## Problem
Begin at the line that contains "As seen within" and quote each line exactly through the last one. Leave pictures out.

## Provided material
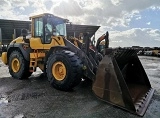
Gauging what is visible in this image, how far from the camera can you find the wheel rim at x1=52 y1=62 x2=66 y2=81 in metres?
5.43

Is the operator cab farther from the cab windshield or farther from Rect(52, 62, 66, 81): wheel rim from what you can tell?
Rect(52, 62, 66, 81): wheel rim

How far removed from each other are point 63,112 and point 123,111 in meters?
1.21

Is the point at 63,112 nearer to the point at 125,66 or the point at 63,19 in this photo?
the point at 125,66

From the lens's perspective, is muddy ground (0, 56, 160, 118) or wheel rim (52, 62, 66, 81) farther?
wheel rim (52, 62, 66, 81)

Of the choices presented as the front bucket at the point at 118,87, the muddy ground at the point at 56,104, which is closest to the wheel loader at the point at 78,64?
the front bucket at the point at 118,87

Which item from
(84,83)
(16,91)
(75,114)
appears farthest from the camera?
(84,83)

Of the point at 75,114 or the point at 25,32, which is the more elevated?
the point at 25,32

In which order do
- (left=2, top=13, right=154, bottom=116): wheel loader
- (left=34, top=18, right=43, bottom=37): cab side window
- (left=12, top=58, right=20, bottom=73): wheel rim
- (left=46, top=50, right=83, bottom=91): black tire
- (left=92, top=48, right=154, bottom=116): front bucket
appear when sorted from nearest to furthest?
(left=92, top=48, right=154, bottom=116): front bucket, (left=2, top=13, right=154, bottom=116): wheel loader, (left=46, top=50, right=83, bottom=91): black tire, (left=34, top=18, right=43, bottom=37): cab side window, (left=12, top=58, right=20, bottom=73): wheel rim

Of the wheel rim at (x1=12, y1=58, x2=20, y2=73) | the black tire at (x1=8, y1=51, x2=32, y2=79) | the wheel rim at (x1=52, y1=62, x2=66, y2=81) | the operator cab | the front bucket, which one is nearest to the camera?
the front bucket

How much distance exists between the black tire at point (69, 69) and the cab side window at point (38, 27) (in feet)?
5.25

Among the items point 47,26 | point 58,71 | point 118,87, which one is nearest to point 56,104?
point 58,71

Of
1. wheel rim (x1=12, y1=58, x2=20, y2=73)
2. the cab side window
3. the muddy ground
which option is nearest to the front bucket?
the muddy ground

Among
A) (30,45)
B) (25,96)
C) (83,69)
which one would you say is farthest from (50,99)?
(30,45)

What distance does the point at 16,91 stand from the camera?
221 inches
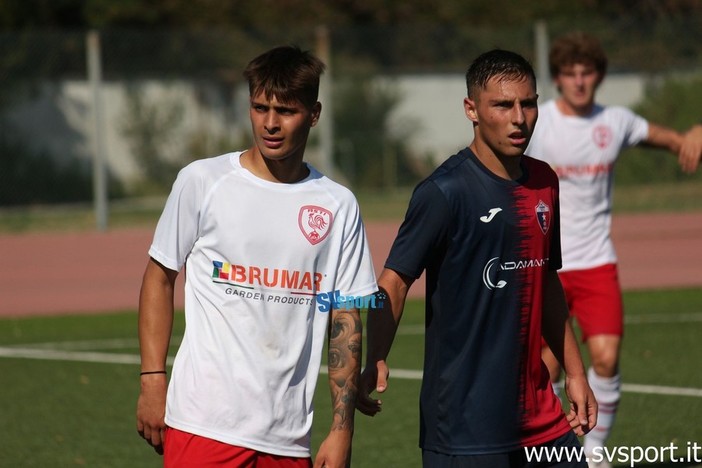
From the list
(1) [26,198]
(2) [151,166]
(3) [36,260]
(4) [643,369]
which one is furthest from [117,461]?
(2) [151,166]

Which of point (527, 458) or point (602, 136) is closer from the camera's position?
point (527, 458)

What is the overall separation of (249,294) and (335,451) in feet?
2.00

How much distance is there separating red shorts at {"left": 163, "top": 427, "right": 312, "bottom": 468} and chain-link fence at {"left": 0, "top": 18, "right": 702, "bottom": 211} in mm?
17373

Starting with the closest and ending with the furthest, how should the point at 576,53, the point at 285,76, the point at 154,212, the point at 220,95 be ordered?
the point at 285,76 → the point at 576,53 → the point at 154,212 → the point at 220,95

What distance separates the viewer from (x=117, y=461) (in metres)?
7.69

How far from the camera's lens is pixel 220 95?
2506 cm

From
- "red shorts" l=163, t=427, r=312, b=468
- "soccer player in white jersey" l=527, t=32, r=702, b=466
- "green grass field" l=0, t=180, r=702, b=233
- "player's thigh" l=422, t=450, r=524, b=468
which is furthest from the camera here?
"green grass field" l=0, t=180, r=702, b=233

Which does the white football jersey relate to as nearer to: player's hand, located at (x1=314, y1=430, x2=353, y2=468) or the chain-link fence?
player's hand, located at (x1=314, y1=430, x2=353, y2=468)

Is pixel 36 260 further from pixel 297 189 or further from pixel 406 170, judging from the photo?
pixel 297 189

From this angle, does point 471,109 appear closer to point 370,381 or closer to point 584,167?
point 370,381

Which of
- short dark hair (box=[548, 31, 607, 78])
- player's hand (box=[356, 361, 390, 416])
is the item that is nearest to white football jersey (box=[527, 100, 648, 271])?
short dark hair (box=[548, 31, 607, 78])

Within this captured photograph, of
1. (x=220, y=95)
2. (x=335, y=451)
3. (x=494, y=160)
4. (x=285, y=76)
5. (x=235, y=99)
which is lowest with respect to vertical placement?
(x=235, y=99)

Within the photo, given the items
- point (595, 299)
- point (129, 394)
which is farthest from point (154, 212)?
point (595, 299)

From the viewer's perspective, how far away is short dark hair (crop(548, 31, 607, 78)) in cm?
775
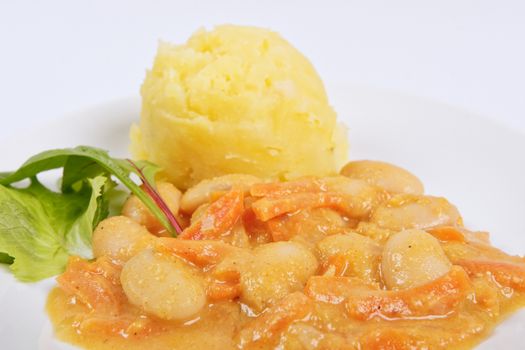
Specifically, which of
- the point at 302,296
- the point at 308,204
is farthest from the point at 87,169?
the point at 302,296

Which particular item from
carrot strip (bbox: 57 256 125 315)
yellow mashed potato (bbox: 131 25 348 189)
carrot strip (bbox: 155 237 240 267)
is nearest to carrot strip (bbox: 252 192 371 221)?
carrot strip (bbox: 155 237 240 267)

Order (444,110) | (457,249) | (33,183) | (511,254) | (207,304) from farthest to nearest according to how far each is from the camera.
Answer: (444,110)
(33,183)
(511,254)
(457,249)
(207,304)

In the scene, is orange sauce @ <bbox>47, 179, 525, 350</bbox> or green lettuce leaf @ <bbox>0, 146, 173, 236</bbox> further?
green lettuce leaf @ <bbox>0, 146, 173, 236</bbox>

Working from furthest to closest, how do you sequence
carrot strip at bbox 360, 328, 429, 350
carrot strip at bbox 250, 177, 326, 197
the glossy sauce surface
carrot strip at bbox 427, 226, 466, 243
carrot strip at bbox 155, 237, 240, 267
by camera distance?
carrot strip at bbox 250, 177, 326, 197
carrot strip at bbox 427, 226, 466, 243
carrot strip at bbox 155, 237, 240, 267
the glossy sauce surface
carrot strip at bbox 360, 328, 429, 350

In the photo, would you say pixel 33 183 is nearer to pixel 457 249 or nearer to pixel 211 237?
Result: pixel 211 237

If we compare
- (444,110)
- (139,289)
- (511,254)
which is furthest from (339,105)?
(139,289)

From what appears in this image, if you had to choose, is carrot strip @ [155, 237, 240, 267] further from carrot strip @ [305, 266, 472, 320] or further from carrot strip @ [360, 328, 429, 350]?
carrot strip @ [360, 328, 429, 350]

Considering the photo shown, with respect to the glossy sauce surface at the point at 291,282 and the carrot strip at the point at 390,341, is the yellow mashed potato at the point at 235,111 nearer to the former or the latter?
the glossy sauce surface at the point at 291,282
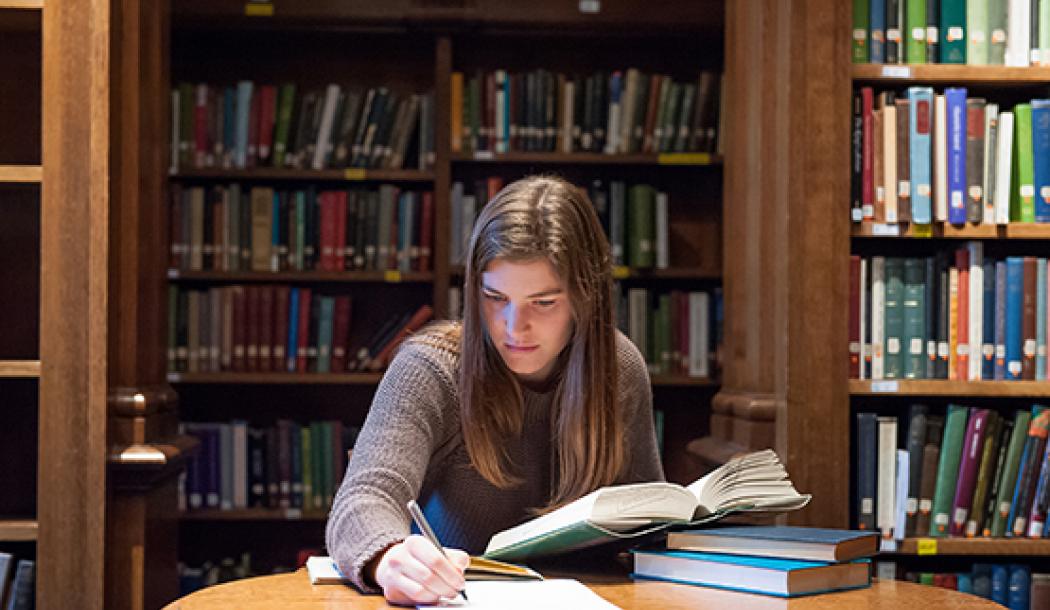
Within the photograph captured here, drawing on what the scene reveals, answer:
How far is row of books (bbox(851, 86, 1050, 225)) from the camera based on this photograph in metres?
2.61

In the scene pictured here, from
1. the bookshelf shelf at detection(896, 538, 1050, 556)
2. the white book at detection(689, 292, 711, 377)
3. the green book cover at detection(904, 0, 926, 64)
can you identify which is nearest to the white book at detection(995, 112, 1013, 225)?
the green book cover at detection(904, 0, 926, 64)

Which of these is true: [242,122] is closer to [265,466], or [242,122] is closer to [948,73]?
[265,466]

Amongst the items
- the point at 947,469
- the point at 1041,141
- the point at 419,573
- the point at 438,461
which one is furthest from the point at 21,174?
the point at 1041,141

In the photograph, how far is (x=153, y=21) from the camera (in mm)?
2748

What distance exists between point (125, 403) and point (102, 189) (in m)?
0.43

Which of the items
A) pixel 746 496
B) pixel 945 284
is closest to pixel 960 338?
pixel 945 284

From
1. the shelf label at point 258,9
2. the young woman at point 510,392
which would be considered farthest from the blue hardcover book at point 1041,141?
the shelf label at point 258,9

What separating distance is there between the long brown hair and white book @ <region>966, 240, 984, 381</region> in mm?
1137

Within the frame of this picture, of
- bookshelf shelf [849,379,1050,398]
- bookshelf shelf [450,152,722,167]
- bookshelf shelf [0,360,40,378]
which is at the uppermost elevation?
bookshelf shelf [450,152,722,167]

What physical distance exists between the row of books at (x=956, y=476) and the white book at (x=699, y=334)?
57.3 inches

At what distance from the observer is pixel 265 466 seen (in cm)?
406

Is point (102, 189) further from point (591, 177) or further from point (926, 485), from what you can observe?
point (591, 177)

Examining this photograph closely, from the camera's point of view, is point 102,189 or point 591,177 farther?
point 591,177

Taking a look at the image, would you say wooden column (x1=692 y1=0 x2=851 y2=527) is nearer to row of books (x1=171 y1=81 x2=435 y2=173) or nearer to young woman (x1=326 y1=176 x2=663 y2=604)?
young woman (x1=326 y1=176 x2=663 y2=604)
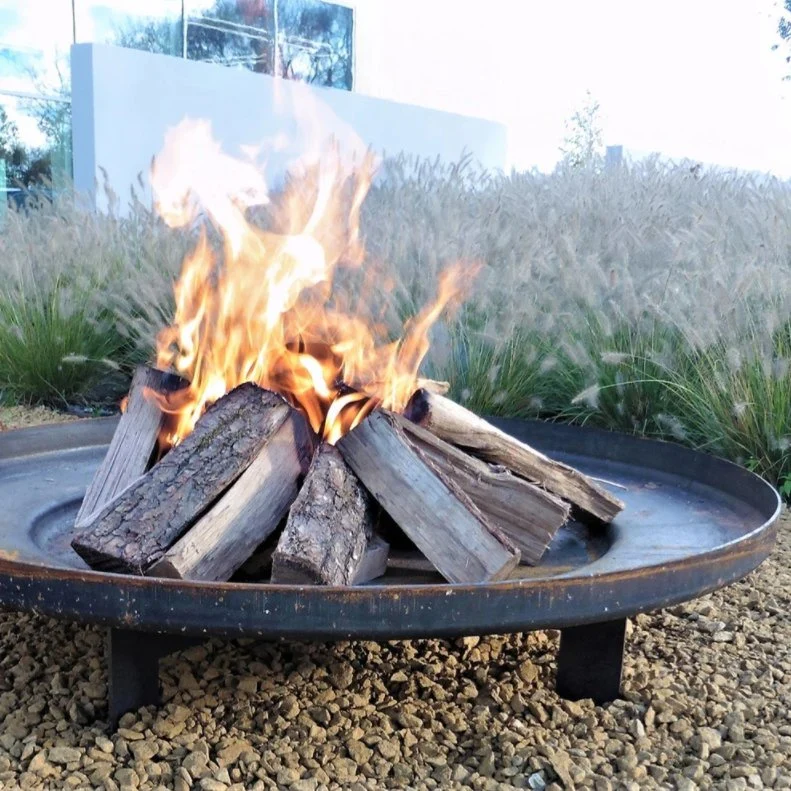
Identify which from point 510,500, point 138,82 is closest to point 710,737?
point 510,500

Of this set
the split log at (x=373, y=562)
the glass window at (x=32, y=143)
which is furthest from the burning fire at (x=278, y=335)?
the glass window at (x=32, y=143)

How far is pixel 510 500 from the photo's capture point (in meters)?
2.29

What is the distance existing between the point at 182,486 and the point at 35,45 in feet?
34.0

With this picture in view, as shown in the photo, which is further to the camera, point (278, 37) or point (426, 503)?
point (278, 37)

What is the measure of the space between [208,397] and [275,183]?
355 inches

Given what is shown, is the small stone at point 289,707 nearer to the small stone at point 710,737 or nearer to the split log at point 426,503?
the split log at point 426,503

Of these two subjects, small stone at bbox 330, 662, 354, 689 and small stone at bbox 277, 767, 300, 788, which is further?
small stone at bbox 330, 662, 354, 689

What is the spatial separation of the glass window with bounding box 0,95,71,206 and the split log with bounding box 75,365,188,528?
28.9 ft

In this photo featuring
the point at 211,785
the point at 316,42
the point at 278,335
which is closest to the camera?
the point at 211,785

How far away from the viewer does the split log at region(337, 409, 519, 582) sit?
208cm

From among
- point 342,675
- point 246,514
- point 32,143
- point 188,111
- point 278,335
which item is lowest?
point 342,675

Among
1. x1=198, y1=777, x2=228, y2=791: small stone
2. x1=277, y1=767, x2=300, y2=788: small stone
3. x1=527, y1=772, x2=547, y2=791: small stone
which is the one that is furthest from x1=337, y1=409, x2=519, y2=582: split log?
x1=198, y1=777, x2=228, y2=791: small stone

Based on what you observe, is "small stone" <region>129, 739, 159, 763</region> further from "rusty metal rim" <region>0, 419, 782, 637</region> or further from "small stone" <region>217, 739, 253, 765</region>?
"rusty metal rim" <region>0, 419, 782, 637</region>

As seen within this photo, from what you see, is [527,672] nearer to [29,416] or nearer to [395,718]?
[395,718]
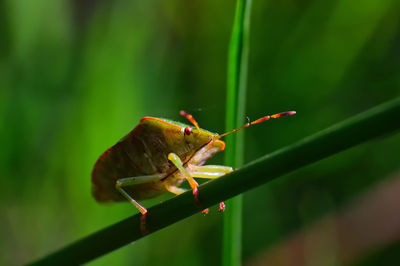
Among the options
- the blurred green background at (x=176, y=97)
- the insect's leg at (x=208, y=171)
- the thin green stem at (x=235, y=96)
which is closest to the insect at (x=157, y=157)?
the insect's leg at (x=208, y=171)

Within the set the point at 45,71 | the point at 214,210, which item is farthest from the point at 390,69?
the point at 45,71

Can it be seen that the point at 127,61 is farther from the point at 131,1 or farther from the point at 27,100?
the point at 27,100

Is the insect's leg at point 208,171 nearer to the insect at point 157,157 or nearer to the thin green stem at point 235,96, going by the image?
the insect at point 157,157

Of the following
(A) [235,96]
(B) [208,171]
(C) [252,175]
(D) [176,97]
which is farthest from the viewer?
(D) [176,97]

## Exercise answer
As seen within this photo, from what you see, is [527,672] nearer to [29,416] or nearer to [395,718]?
[395,718]
Among the options
- the blurred green background at (x=176, y=97)
- the insect's leg at (x=208, y=171)
- the thin green stem at (x=235, y=96)
which is closest to the insect at (x=157, y=157)?
the insect's leg at (x=208, y=171)

Within the set the point at 45,71 | the point at 214,210, which item is farthest from the point at 390,69?
the point at 45,71

Can it be seen that the point at 127,61 is farther from the point at 131,1 or farther from the point at 27,100?
the point at 27,100

Is the insect's leg at point 208,171 nearer to the insect at point 157,157 or nearer to the thin green stem at point 235,96, going by the image?
the insect at point 157,157

Of the following
(A) [235,96]
(B) [208,171]
(C) [252,175]
(D) [176,97]
which is farthest from the viewer?
(D) [176,97]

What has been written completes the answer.